» CONSIGNE:
Reproduisez tel quel le passage de l'extrait à lire qui va de « Je viens de » jusqu'à « ici, en France. » inclus.

» EXTRAIT À LIRE:
════════════════════
Je viens de vivre, comme beaucoup de monde, l’une des semaines les plus étranges et bouleversantes de ma vie.
Même si je ne connaissais pas personnellement Charb, Cabu, Bernard Maris et tous les autres, ils faisaient partie de mon histoire, de mes références et jamais je n’aurais imaginé qu’une tragédie pareille puisse se dérouler ici, en France.
Passé la stupéfaction et l’incrédulité, c’est un profond chagrin qui m’a étreint. Pendant ces derniers jours, j’ai eu du mal à vivre le quotidien, à me concentrer, ne parlons même pas de plonger dans un livre ou un film, les mots Charlie Hebdo tournants sans interruption dans ma tête. Aujourd’hui, je suis retournée au cinéma. Pendant 1 h 47 mn, je n’ai plus été là, j’ai été happé, ça m’a fait du bien. Il se pourrait qu’à vous aussi.
Andrew entame sa première année dans un prestigieux conservatoire new – yorkais. Il ne vit que pour son instrument (la batterie) et le projet très concret de devenir un musicien qui marquera l’histoire du jazz. Pour cela, il est prêt à tout : ne pas compter les heures de répétitions qui laissent les doigts en sang, prendre part à la compétition féroce qui règne entre étudiants, nier toute vie sociale …
Quand Andrew est repéré par Terence Fletcher (l’un des professeurs les plus renommés de l’école), il comprend que ses efforts ne sont pas vains, qu’il commence à toucher du doigt son but ultime.
════════════════════
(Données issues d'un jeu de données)

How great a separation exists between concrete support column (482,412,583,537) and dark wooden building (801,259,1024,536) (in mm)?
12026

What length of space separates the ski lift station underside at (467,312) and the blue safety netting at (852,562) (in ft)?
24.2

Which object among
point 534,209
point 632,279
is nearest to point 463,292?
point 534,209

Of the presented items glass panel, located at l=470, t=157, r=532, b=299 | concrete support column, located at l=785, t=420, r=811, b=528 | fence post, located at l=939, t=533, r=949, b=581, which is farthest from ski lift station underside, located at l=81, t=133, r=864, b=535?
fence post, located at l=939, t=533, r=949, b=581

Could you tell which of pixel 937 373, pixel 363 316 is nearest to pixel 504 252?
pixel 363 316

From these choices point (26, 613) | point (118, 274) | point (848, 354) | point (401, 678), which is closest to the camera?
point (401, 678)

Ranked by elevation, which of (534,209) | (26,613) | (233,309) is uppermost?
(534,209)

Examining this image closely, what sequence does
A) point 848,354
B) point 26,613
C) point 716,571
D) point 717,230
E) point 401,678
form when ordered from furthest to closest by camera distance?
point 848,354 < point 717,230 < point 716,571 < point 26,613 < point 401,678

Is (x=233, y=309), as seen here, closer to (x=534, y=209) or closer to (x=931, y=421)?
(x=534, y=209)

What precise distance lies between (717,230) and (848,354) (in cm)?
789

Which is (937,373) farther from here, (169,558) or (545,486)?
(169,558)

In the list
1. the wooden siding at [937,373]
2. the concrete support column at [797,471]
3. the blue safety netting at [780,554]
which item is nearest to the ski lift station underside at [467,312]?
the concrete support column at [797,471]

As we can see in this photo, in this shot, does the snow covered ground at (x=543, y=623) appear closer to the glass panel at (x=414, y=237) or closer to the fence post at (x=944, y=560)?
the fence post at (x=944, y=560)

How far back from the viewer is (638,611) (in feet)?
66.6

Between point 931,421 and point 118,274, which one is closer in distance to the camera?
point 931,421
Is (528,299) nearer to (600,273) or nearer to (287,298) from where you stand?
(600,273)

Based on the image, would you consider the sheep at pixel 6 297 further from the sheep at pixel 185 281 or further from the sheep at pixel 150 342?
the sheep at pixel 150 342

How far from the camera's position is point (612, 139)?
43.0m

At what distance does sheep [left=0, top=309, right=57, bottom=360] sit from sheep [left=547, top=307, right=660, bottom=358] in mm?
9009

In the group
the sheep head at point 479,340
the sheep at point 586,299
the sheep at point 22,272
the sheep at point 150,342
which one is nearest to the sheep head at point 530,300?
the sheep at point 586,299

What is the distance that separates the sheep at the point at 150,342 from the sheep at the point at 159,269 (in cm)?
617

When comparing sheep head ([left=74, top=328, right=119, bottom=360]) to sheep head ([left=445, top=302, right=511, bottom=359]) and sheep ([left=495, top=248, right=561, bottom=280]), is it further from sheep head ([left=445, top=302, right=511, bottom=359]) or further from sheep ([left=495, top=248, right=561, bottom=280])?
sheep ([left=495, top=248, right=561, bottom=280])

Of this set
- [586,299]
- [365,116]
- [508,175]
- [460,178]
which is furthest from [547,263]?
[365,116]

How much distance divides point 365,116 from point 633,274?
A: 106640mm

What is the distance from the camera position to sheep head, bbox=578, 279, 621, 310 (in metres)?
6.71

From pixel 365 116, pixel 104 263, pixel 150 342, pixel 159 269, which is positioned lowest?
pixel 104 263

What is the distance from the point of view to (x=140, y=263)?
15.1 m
════════════════════
» CORRIGÉ:
Je viens de vivre, comme beaucoup de monde, l’une des semaines les plus étranges et bouleversantes de ma vie.
Même si je ne connaissais pas personnellement Charb, Cabu, Bernard Maris et tous les autres, ils faisaient partie de mon histoire, de mes références et jamais je n’aurais imaginé qu’une tragédie pareille puisse se dérouler ici, en France.